It's official. The bones found in an English midlands parking lot are those of King Richard III, Shakespeare's villain but likely misunderstood medieval king.
Not too long ago, the battleground where Richard met his end was finally established to be several miles away from what folks thought for centuries. Richard, having not only lost the battle and his life, also lost his dynasty to Henry Tudor who became Henry VII. Richard's body was conveyed to a local friary and buried there. As time past, King Henry's son, King Henry VIII, broke with the Roman Catholic church and became the head of the Church in England. He dissolved the monasteries, land was sold or fell into disrepair, and such was the case with this friary. The place was forgotten and into the modern era was covered over and used as a parking lot. It was all rediscovered last September and bones were recovered that might have been Richard's. And since it was customery to call him "Crouchback" (not to his face, mind you) it was believed he was possibly a hunchback or otherwise deformed. Made it all the better since he was charcterized in the Holinshed chronicles as a villain, famously supposed to have made certain his rivals for the throne, his own young nephews, were murdered in the Tower.
So it was with some excitement that these bones showed a case of severe curvature of the spine (as you can see above).

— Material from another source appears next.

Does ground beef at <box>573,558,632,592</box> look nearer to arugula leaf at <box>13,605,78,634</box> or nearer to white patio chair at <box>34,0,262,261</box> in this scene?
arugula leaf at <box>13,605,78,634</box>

DNA tests were done and compared to Richard's living descendants and the jury is in. It's him! What an amazing story! There are supposed to be plans to rebury him with the proper pomp and circumstance in Leicester Cathedral, though in his lifetime he expressed a wish to be buried in York Minster. Why they wouldn't fulfill his final wishes at this late date is a wonder.


I hope there will (possibly) be one more installment. I've read that there are plans to reconstruct his face. Would love to see it, and see how much he did, or didn't, look like his paintings.